Market abuse is evolving. Instead of insider trading — company employees illegally making money with stolen confidential information — digital criminals are now trying to manipulate markets.
In the US, the Securities and Exchange Commission last year announced fraud charges against 32 defendants for taking part in a scheme to profit from stolen non-public information about corporate earnings.
Among those charged were two Ukrainian hackers accused of stealing data from newswire services and 30 people from around the world who apparently traded on it, allegedly generating more than $100m in illegal profits.
“Hacking is increasingly being used as a tool to get insider information. The reason is the growing digitisation of data,” says Malcolm Marshall, a global leader of cyber security at KPMG.
Tracking down these increasingly sophisticated market manipulators is tough. Financial institutions are becoming more vulnerable and their defences — often located in outdated systems — are coming under strain.
Mr Marshall says that if hacking occurs in one country and trading in another, it is harder for law enforcers to catch offenders because of differences in regulations and legal jurisdictions.
Improvements in technology are to an extent being blamed for this evolution. As the mechanics of data storage improve, more information and data are being collected.

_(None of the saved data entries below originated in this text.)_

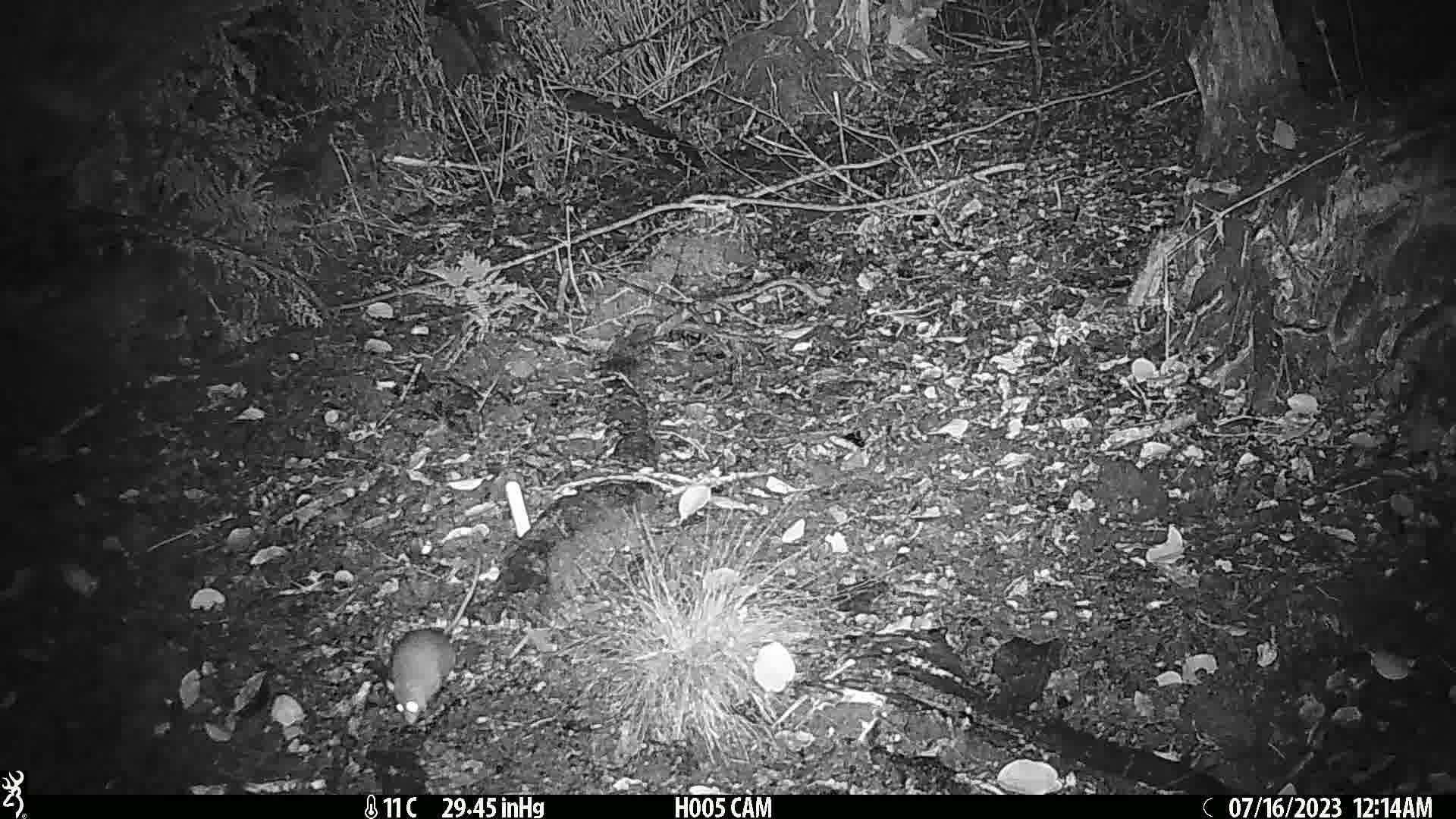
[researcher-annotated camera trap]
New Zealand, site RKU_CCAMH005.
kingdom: Animalia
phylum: Chordata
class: Mammalia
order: Rodentia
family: Muridae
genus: Rattus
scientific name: Rattus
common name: rat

“Is this type of cyber attack going to increase? Absolutely,” says Kris McConkey at PwC, a professional services firm. “Hackers are increasingly focusing more on aggregators of information, from payment processors to healthcare insurance providers . . . Attackers are getting smarter about where to focus their efforts and think hard about maximising their return on investment.”
Roger Miles, an expert on behavioural risk at the Berkeley Research Group, says: “What we’re doing unwittingly is concentrating risk, creating-low hanging fruit for thieves.”

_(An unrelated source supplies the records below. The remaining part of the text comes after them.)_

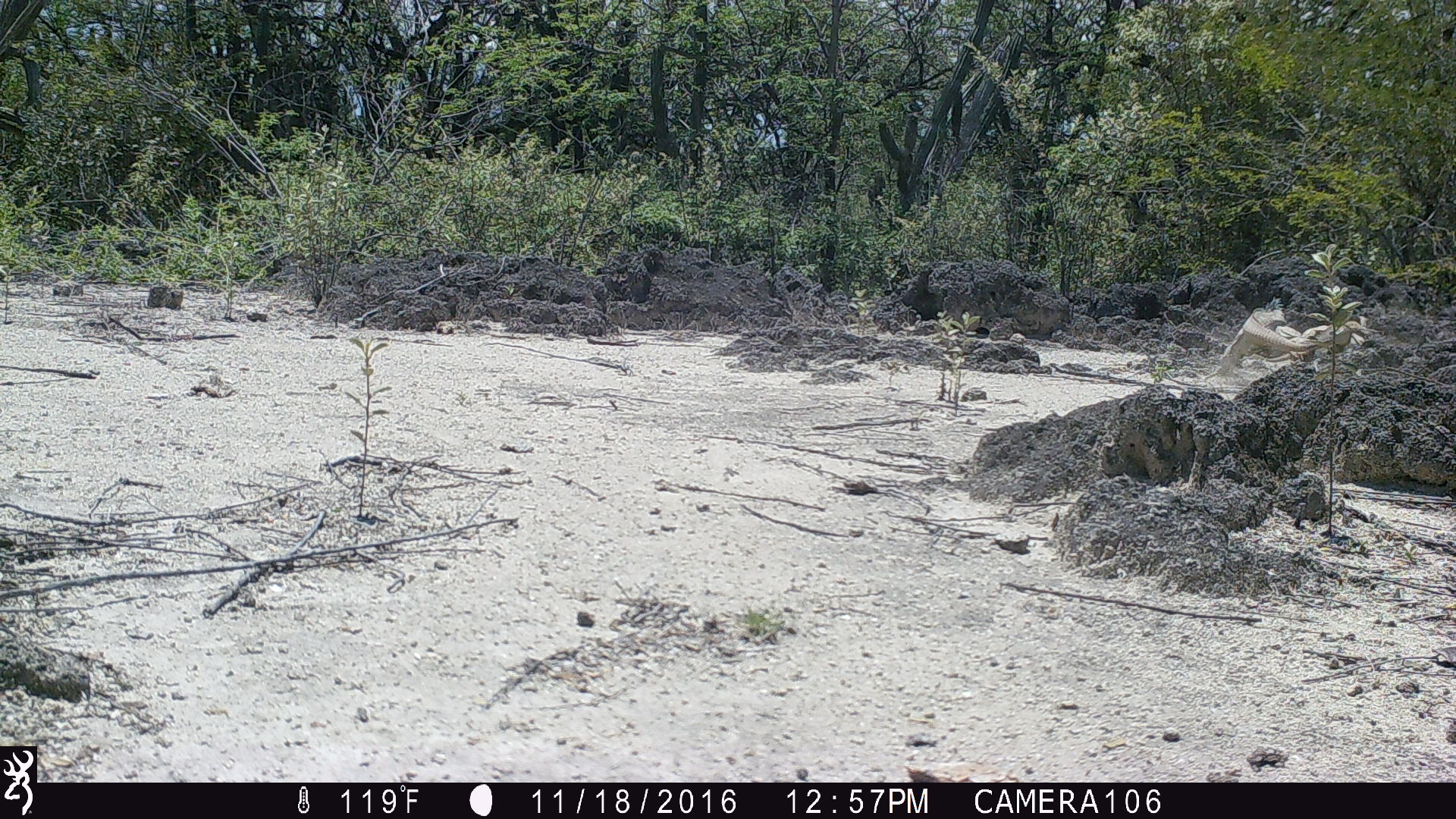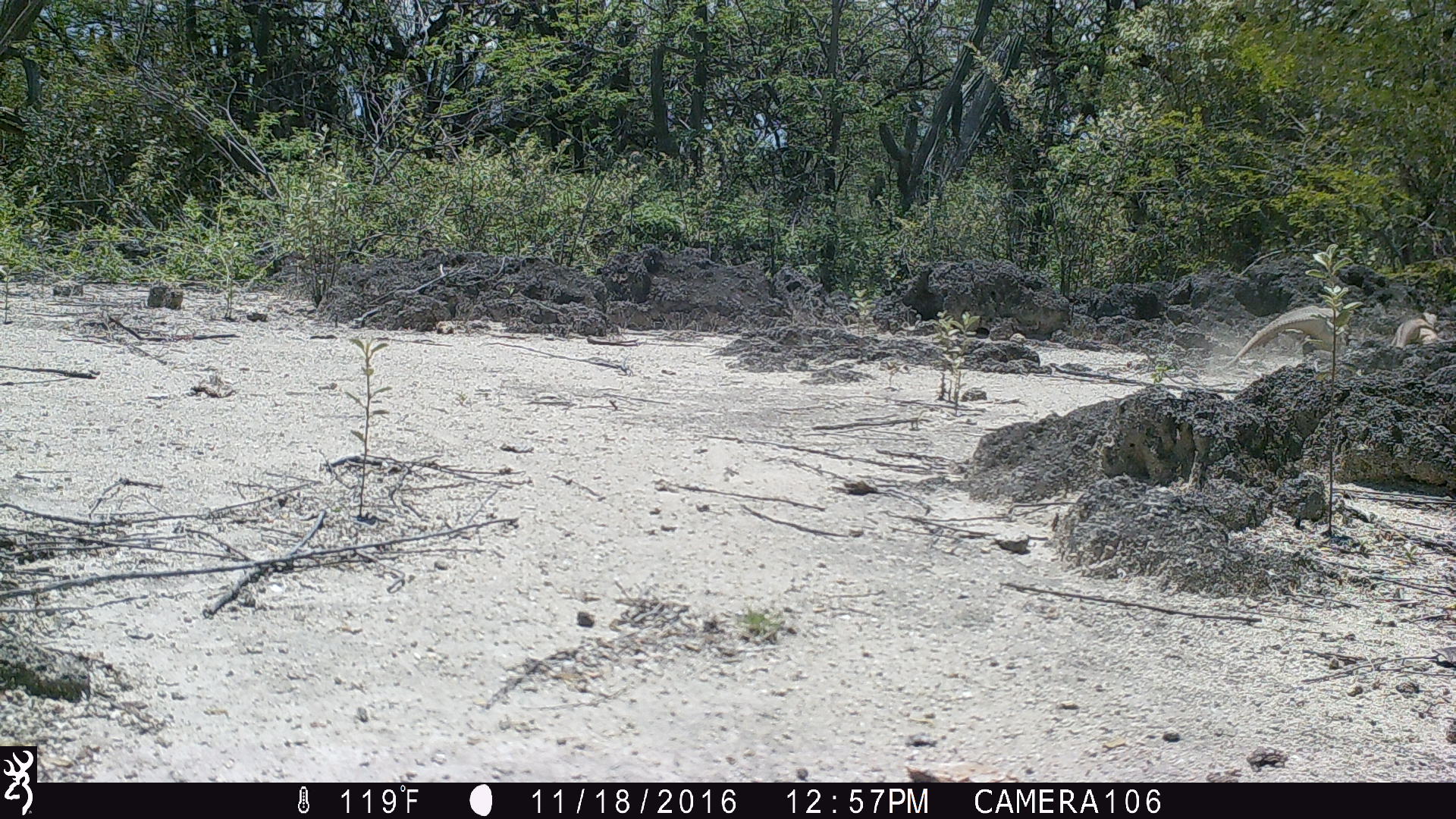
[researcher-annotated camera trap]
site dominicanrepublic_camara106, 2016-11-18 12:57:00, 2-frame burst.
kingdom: Animalia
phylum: Chordata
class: Reptilia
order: Squamata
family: Iguanidae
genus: Iguana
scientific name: Iguana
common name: typical iguanas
Iguana (typical iguanas).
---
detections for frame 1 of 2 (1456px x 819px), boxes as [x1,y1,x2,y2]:
iguana: [1217,303,1324,381]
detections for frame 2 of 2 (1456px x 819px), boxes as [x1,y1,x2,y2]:
iguana: [1218,306,1335,370]; [1385,306,1444,352]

However, he says calling this “cyber risk” is a misnomer. “Cyber is just a conduit, all it has done is export old behaviour patterns into a new medium,” says Mr Miles. “The issue is that people approach cyber crime as if it were a technology risk, when it’s a people risk.”

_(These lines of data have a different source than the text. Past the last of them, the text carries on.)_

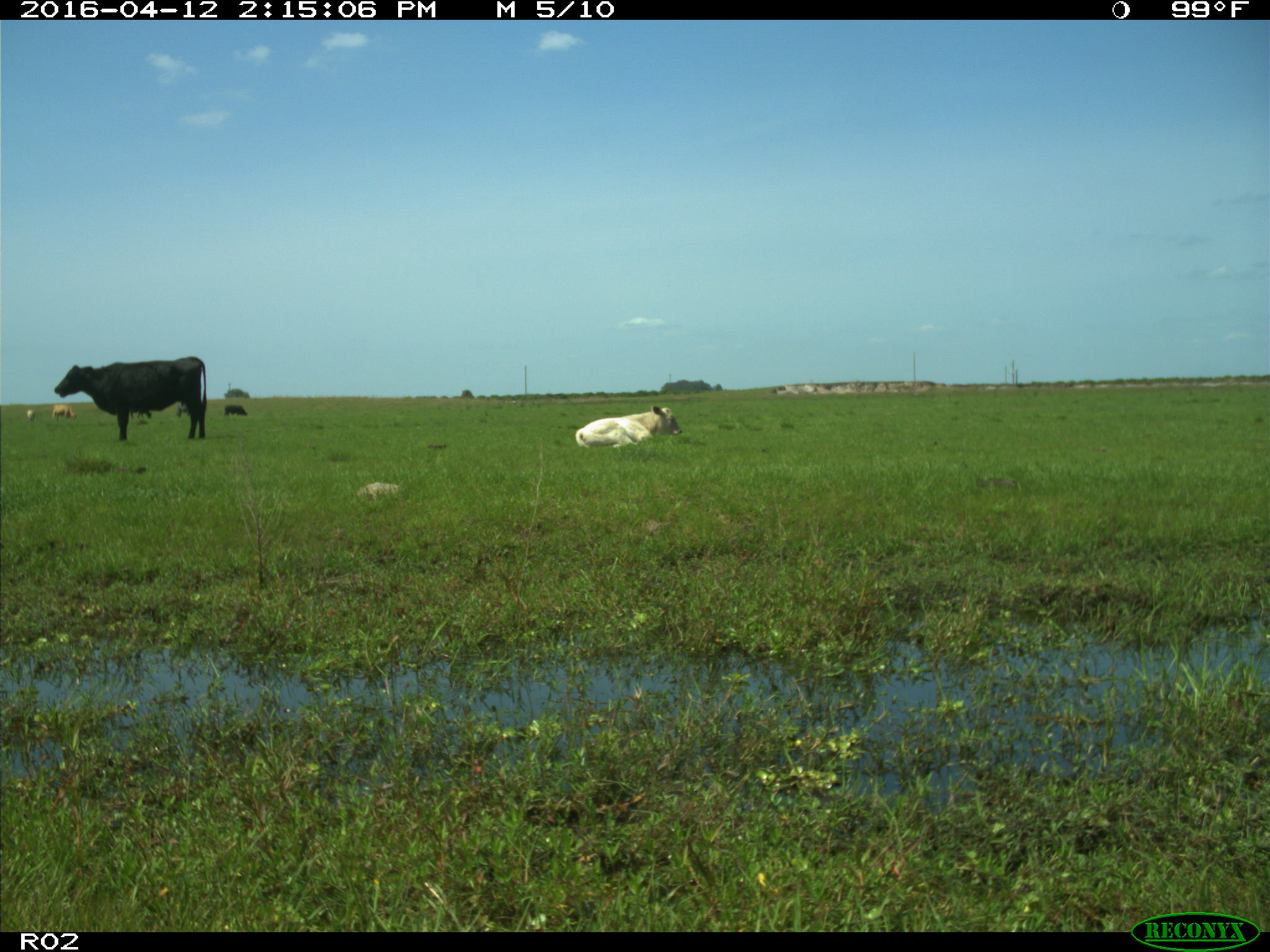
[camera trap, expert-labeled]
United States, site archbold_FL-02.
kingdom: Animalia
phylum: Chordata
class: Mammalia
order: Artiodactyla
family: Bovidae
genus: Bos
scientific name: Bos taurus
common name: domestic cow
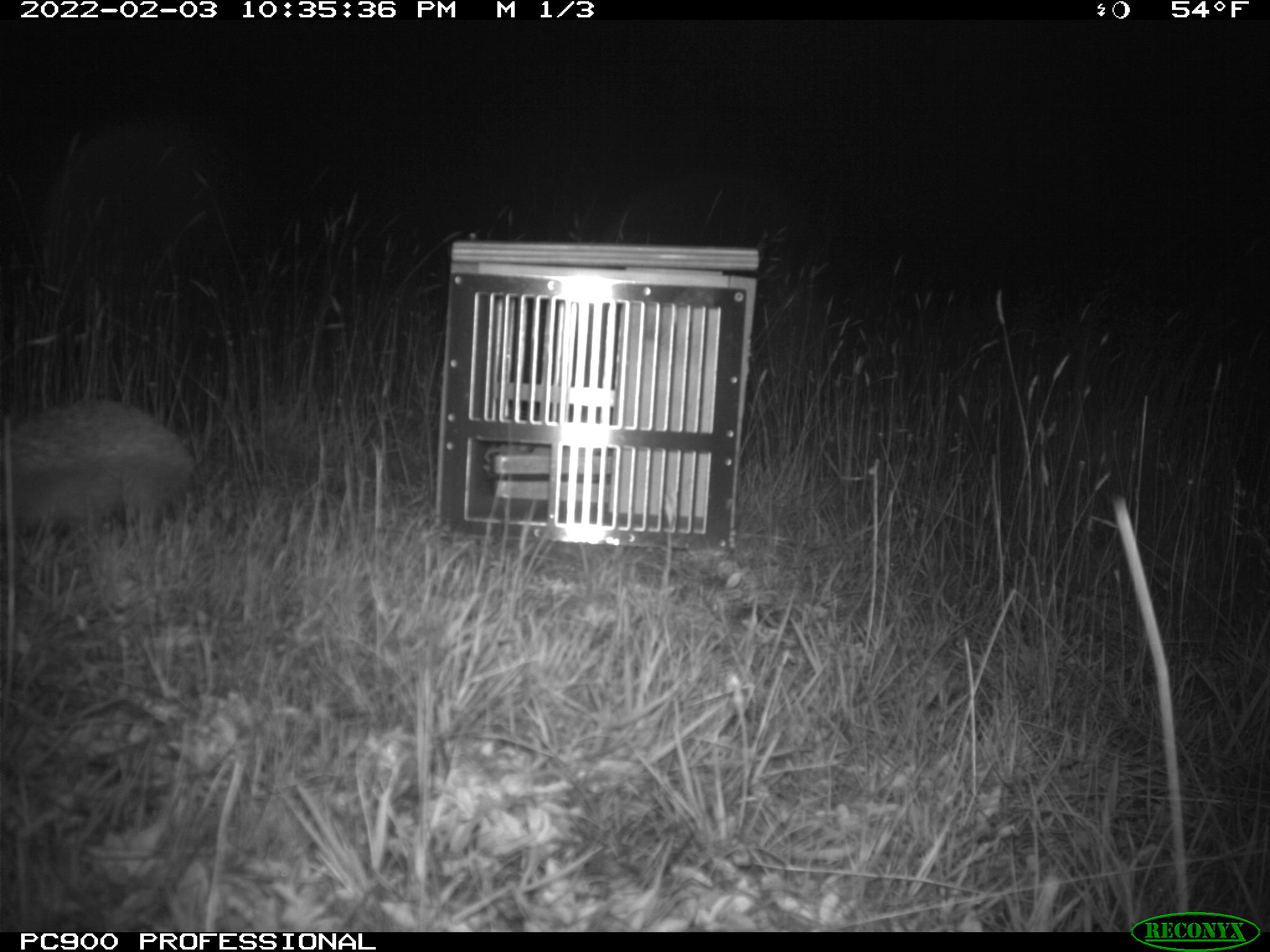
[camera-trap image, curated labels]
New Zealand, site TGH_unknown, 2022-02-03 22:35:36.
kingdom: Animalia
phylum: Chordata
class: Mammalia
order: Eulipotyphla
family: Erinaceidae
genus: Erinaceus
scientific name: Erinaceus europaeus europaeus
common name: european hedgehog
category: hedgehog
Hedgehog (european hedgehog) (Erinaceus europaeus europaeus).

Dealing with cyber threats is now at the top of companies’ agendas. A global study by consultancy firm Protiviti shows cyber security risk has become a key area of focus in 73 per cent of companies’ audit plans. While cyber security and insider trading are global concerns, countries have different reporting requirements. Companies in the US, for example, are required to disclose attacks, perhaps creating the impression more occur there than elsewhere.
Indeed, a study by the Institute of Directors and Barclays, the British bank, reveals “widespread under-reporting” of cyber attacks in the UK. It suggests that companies have been keeping quiet even though half of attacks resulted in interruption of business operations.
Although many companies and industries that aggregate data are potential victims, financial services groups, from banks to stock exchanges, are the most targeted. “They have a rich concentration of financial assets and customer data, which makes them attractive,” said Mark Weil, UK chief executive of global risk adviser Marsh.
A big threat for stock exchanges is a disruption attempt, such as foreign government launching an online attack that can bring operations to a standstill, known as a “denial of service”. Efforts to fend off such onslaughts could reverse the shift towards faster markets, including high-frequency trading, which depends on computer algorithms and high-speed internet connections.
For banks, the main risks include the theft of earnings results and customer data, and denial of service attacks that bring down their systems.
Banks are starting to develop surveillance detection systems to monitor communication flows internally and how individuals interact with people externally, Mr McConkey at PwC says. This is to see what information is being passed on and check whether any trading is undertaken as a result.
Yet while companies are attempting to bolster their defences, they will never be completely immune from attacks.
“With the growing sophistication of attackers, some will get through the defences. It’s then an issue of minimising the damage that can be done, such as by encrypting data,” said Mr Weil.
Communications are crucial, he adds, “especially in banks, where customers’ confidence is key — there need to be appropriate levels of reassurance, and rapid restoration of service”.